Wednesday, January 11, 2012
I have 15 minutes, and I thought I'd write
I've been thinking about a lot of things lately.
It has been a few years since I actually set New Year's Resolutions. I used to set goals for the year that sounded like "No Fries in 2004." Or "Floss every single day in 2003." I'm quite good at keeping to those types of things. I really didn't eat french fries for a whole year. Eight or nine years ago I promised myself that I would read with my children every single day. That one has lasted a lot longer than one year. These seemingly simple promises I make to myself have changed my life in profound ways, and I know the value in having good habits.
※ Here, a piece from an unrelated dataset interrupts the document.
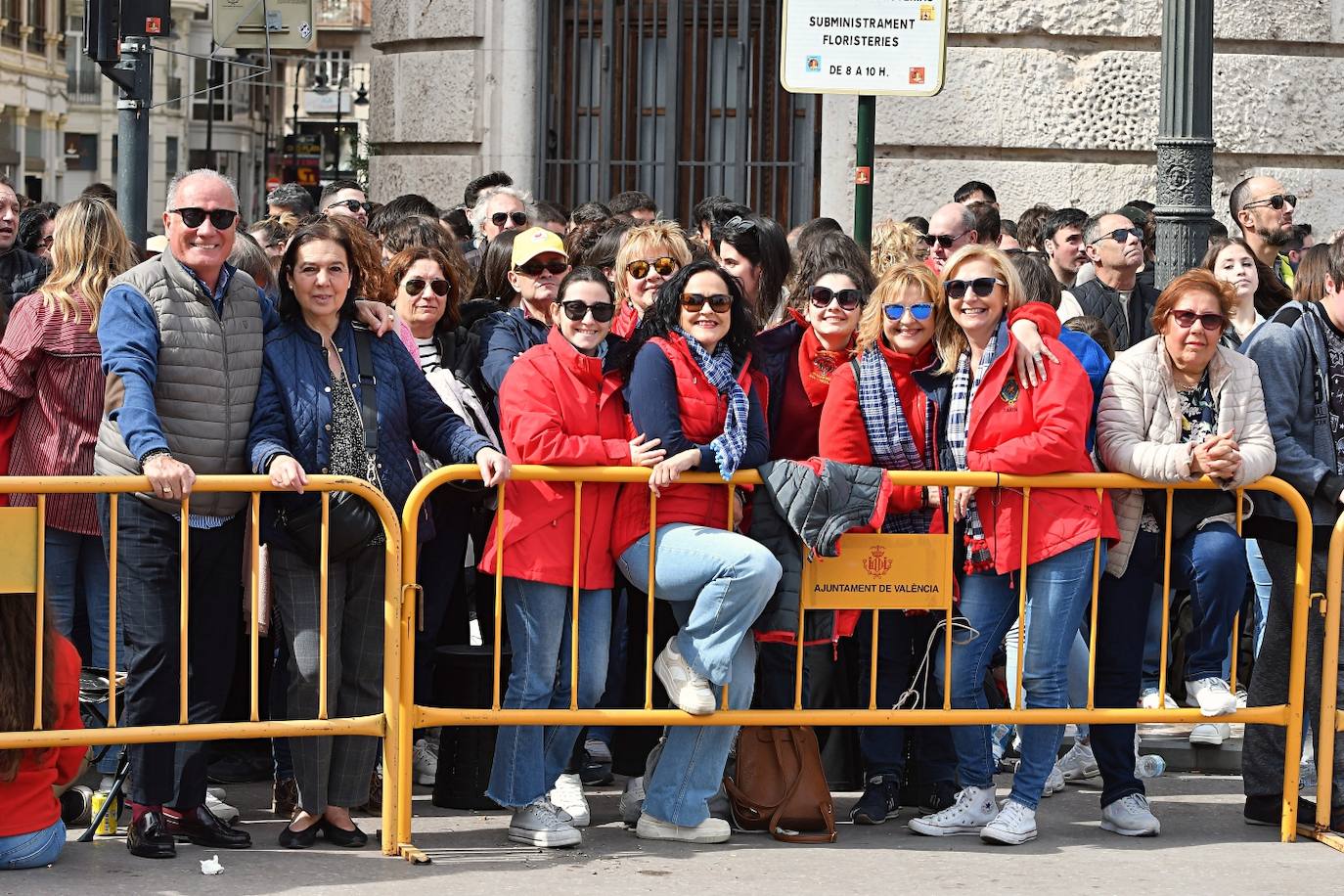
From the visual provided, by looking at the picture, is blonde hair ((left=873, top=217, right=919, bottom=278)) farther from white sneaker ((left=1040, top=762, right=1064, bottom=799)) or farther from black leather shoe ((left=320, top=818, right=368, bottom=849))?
black leather shoe ((left=320, top=818, right=368, bottom=849))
Setting goals is a good thing.
It is.
Recently, though, I have felt a shift in my January Goal Setting. And when I say recently, what I mean is: over the last several years. Holy moly, that makes me feel old. That in my world, the word "recently" spans many rotations of the earth around the sun. Other things that make me feel old lately: Miley Sirus and Selena Gomez. See also: mirrors.
Back to the shift: I seem to be more focused on broad themes in January. Things like: More Celebration. More Joy. also: Less. Less of everything: less anxiety, less self loathing, less noise, less stuff.
Anyway, that's what has been on my mind. There's more, but I have to go to book club.
We are discussing "Little Princes." That's been on my mind, too.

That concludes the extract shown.